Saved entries
** BEGIN **
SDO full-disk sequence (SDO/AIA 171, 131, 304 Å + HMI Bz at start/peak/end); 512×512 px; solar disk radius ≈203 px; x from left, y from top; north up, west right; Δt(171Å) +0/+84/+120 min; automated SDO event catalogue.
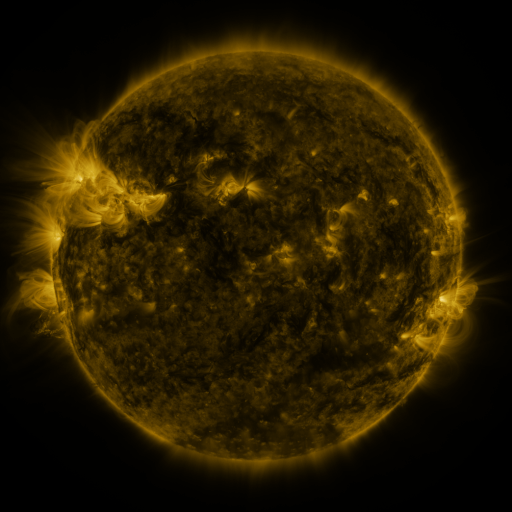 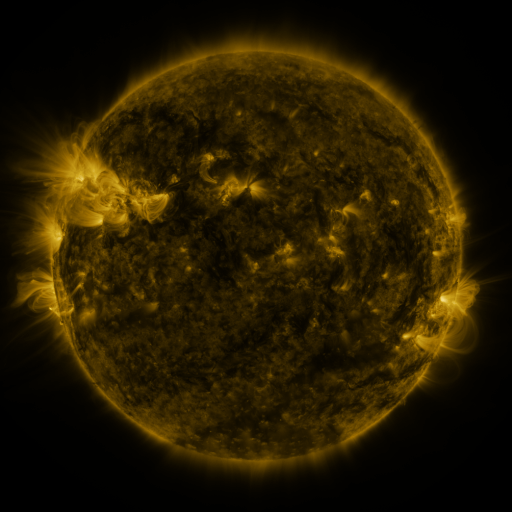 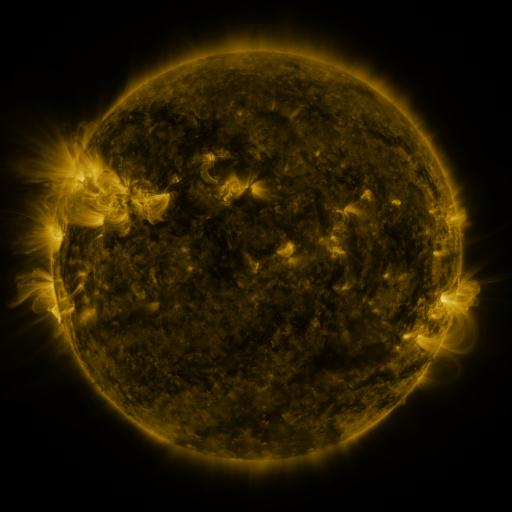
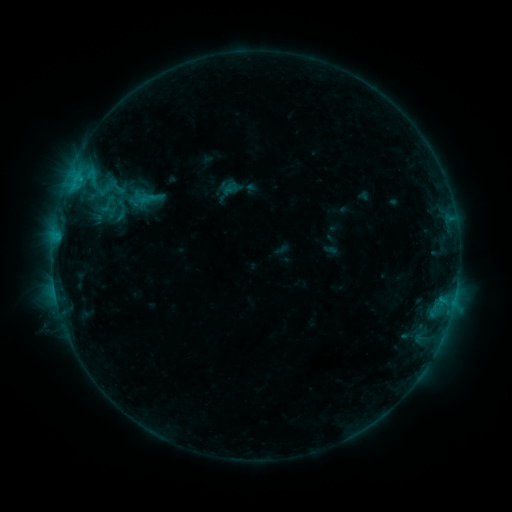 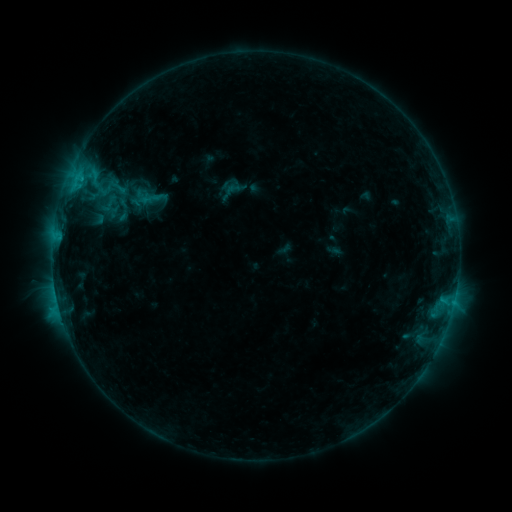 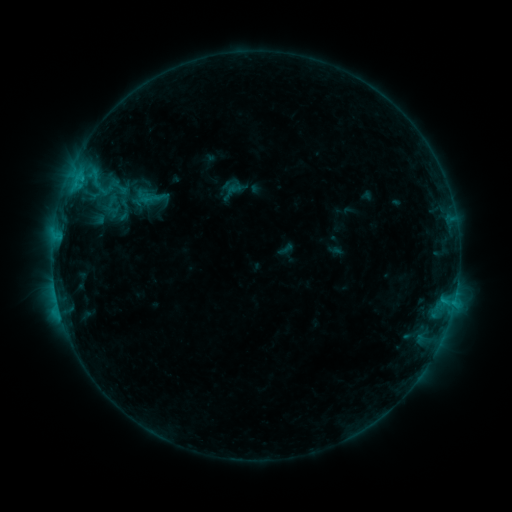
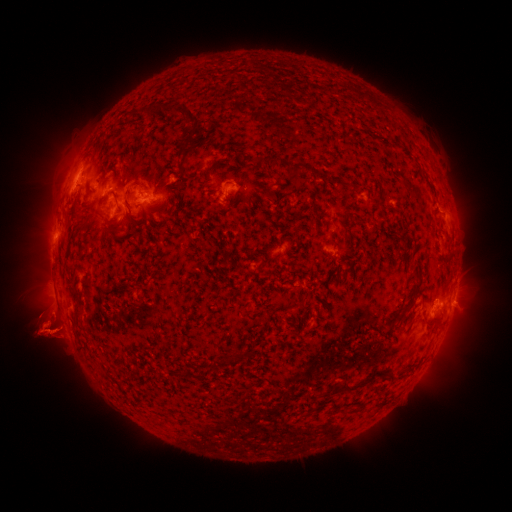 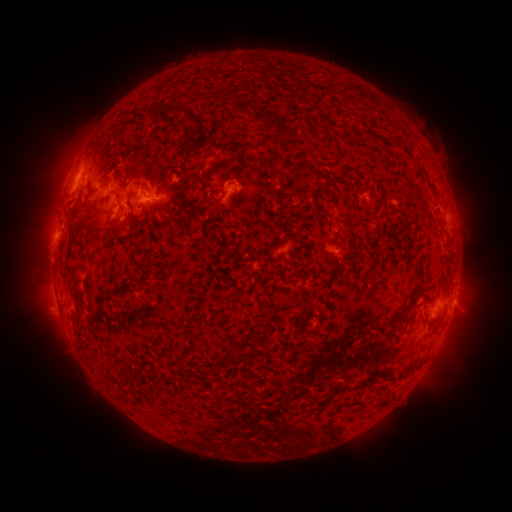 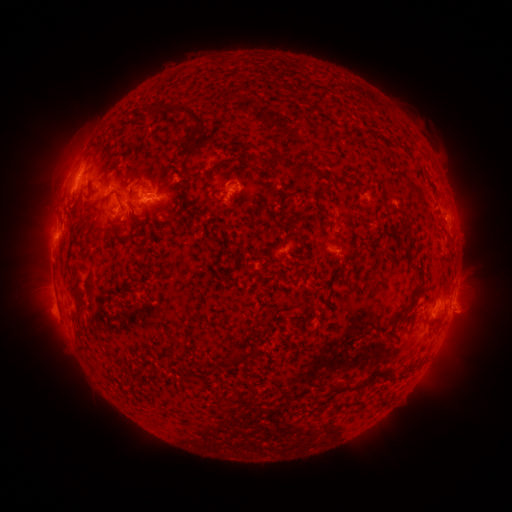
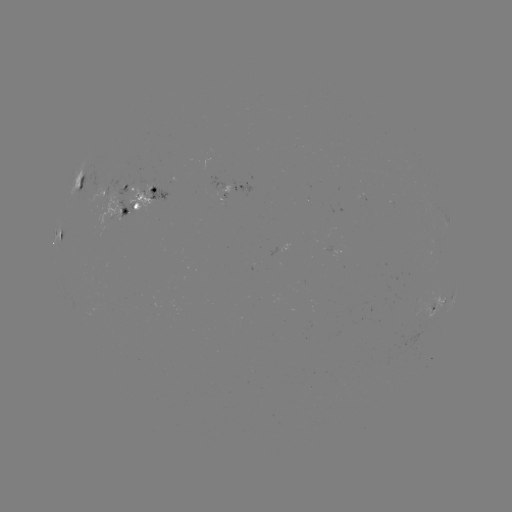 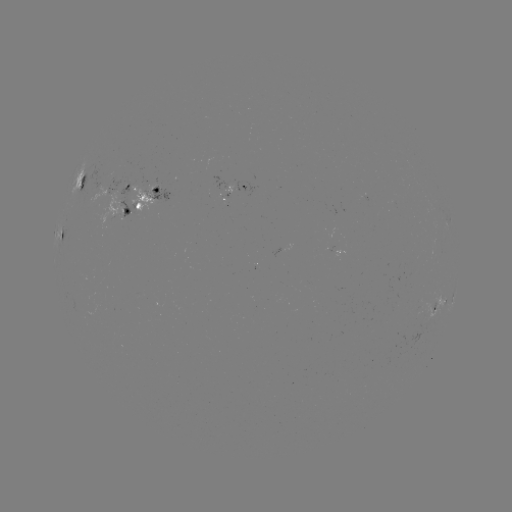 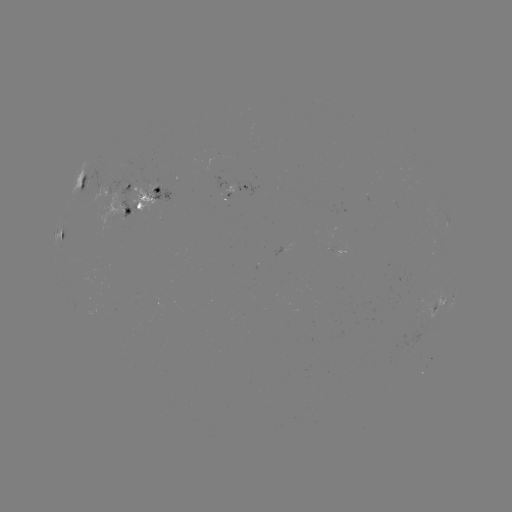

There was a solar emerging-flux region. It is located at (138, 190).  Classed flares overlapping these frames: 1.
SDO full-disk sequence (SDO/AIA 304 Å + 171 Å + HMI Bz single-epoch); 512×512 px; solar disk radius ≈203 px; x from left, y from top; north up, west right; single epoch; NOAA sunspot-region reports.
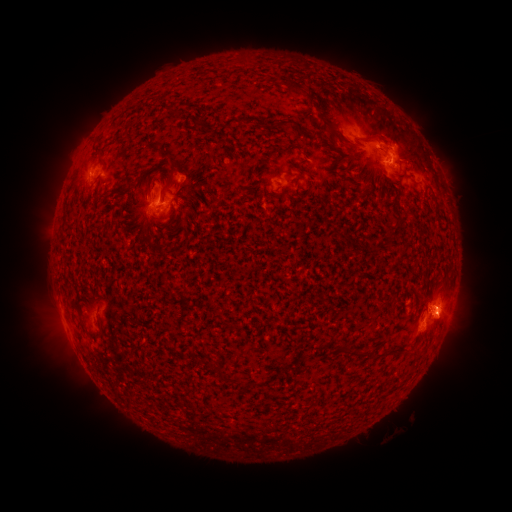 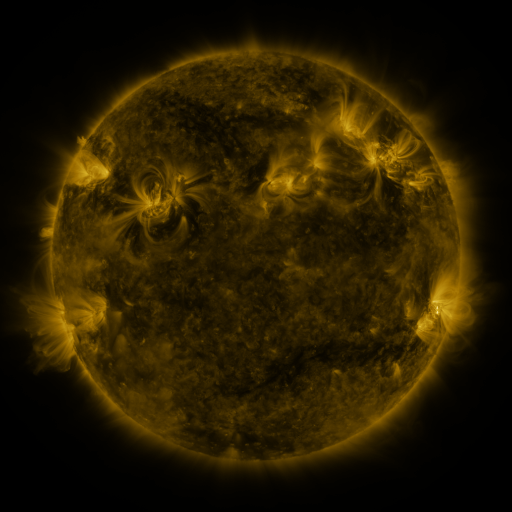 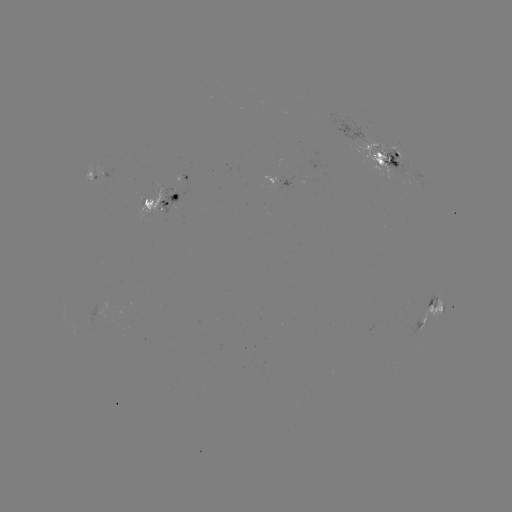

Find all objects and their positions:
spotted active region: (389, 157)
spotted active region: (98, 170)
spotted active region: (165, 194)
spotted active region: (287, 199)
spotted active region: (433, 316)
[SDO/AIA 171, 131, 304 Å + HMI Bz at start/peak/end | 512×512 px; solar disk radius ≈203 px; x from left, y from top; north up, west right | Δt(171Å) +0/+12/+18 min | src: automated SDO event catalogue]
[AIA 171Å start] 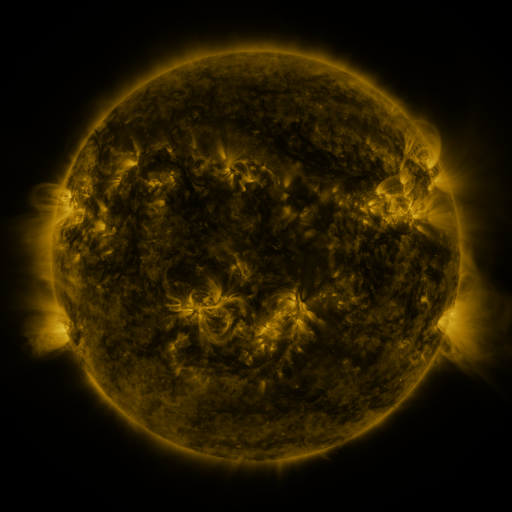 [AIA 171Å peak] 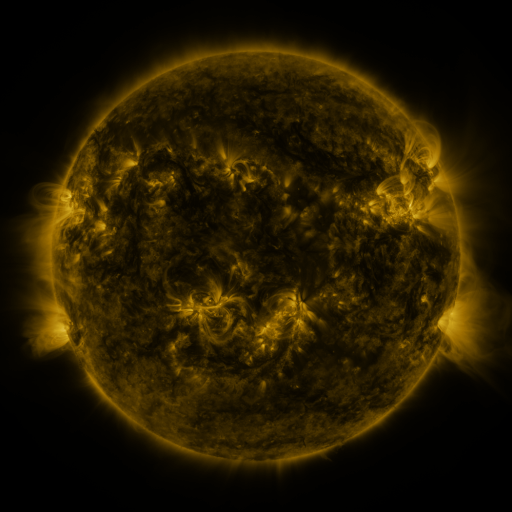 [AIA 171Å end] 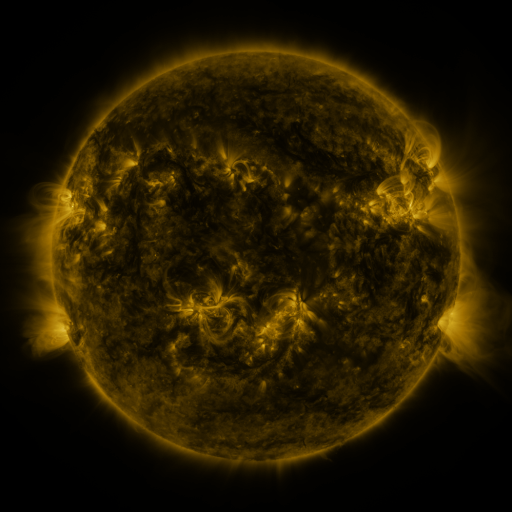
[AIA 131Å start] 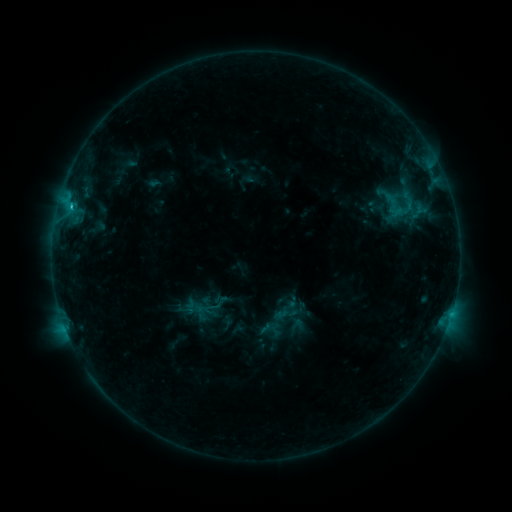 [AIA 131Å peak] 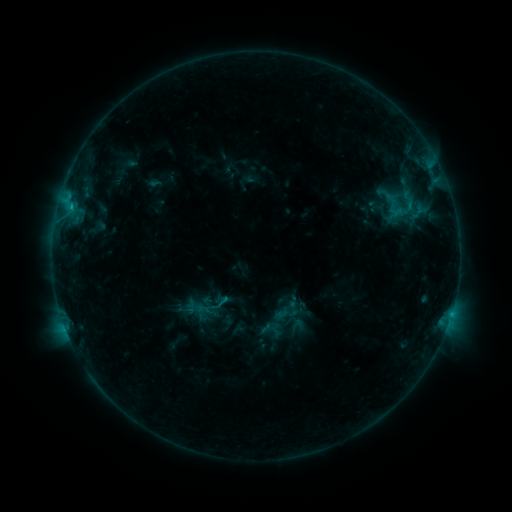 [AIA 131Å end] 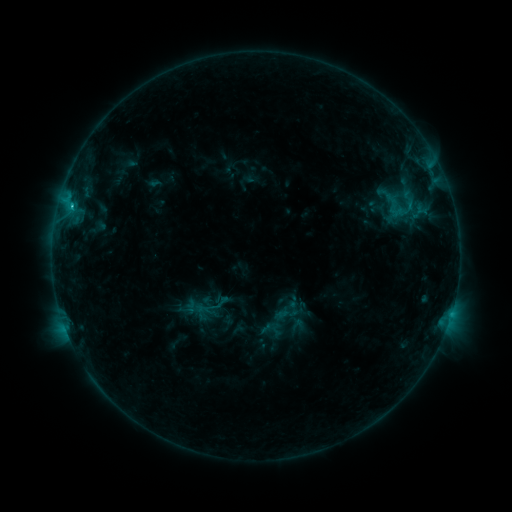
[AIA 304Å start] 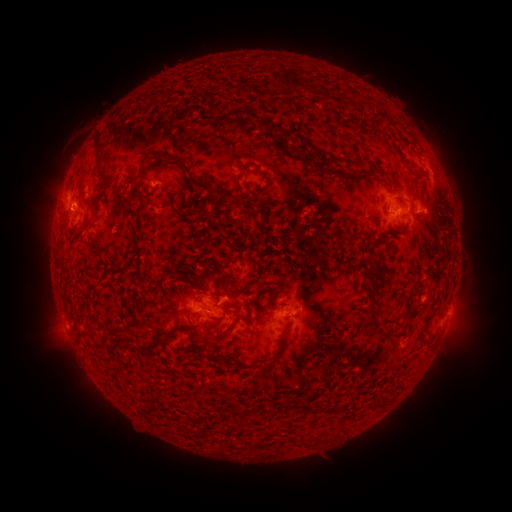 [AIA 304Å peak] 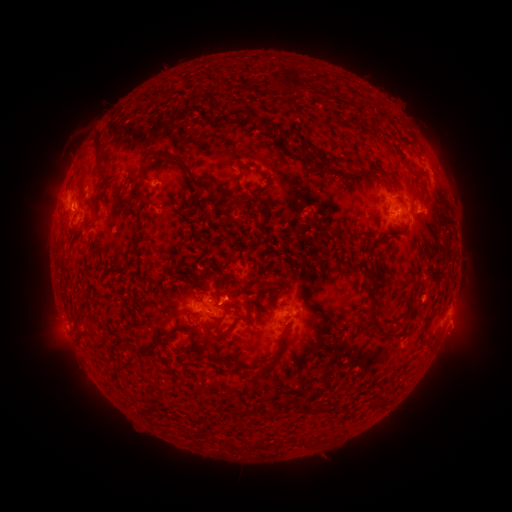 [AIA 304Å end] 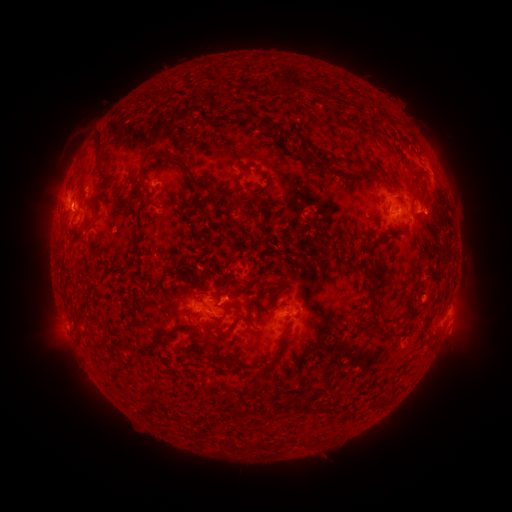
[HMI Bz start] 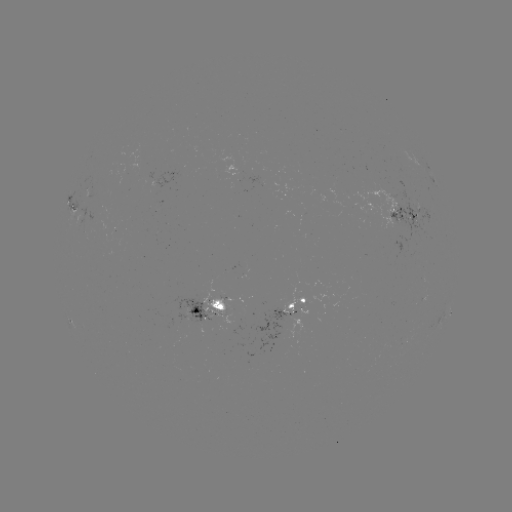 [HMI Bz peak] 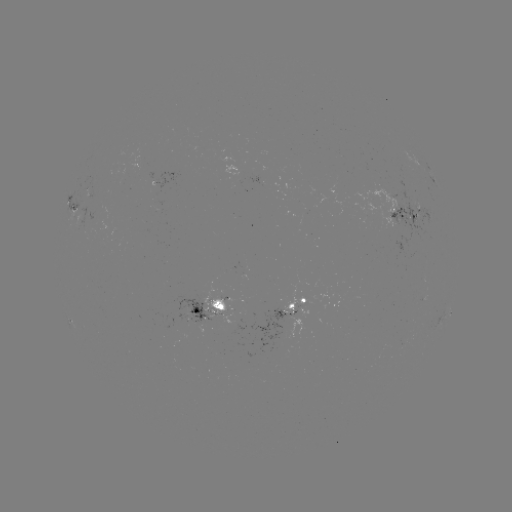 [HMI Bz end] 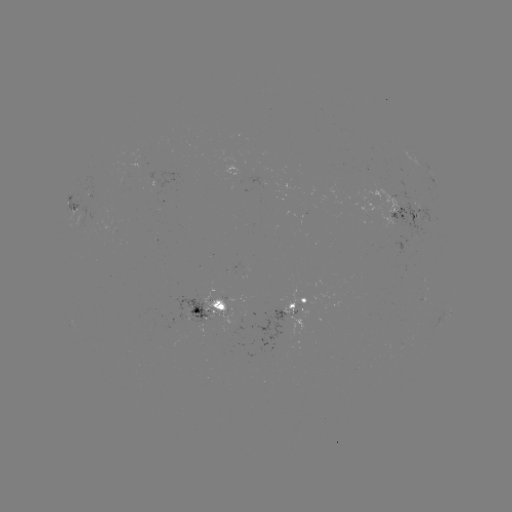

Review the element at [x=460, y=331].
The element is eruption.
** END **
_Work to complete_
Recast the records as a Markdown table with the columns Row and Line, starting at their first line and stopping after the line that contains "spotted active region: (433, 316)". Skip blank lines and leave out the pictures.

_Final result_
| Row | Line |
|---|---|
| 1 | SDO full-disk sequence (SDO/AIA 171, 131, 304 Å + HMI Bz at start/peak/end); 512×512 px; solar disk radius ≈203 px; x from left, y from top; north up, west right; Δt(171Å) +0/+84/+120 min; automated SDO event catalogue. |
| 2 | There was a solar emerging-flux region. It is located at (138, 190).  Classed flares overlapping these frames: 1. |
| 3 | SDO full-disk sequence (SDO/AIA 304 Å + 171 Å + HMI Bz single-epoch); 512×512 px; solar disk radius ≈203 px; x from left, y from top; north up, west right; single epoch; NOAA sunspot-region reports. |
| 4 | Find all objects and their positions: |
| 5 | spotted active region: (389, 157) |
| 6 | spotted active region: (98, 170) |
| 7 | spotted active region: (165, 194) |
| 8 | spotted active region: (287, 199) |
| 9 | spotted active region: (433, 316) |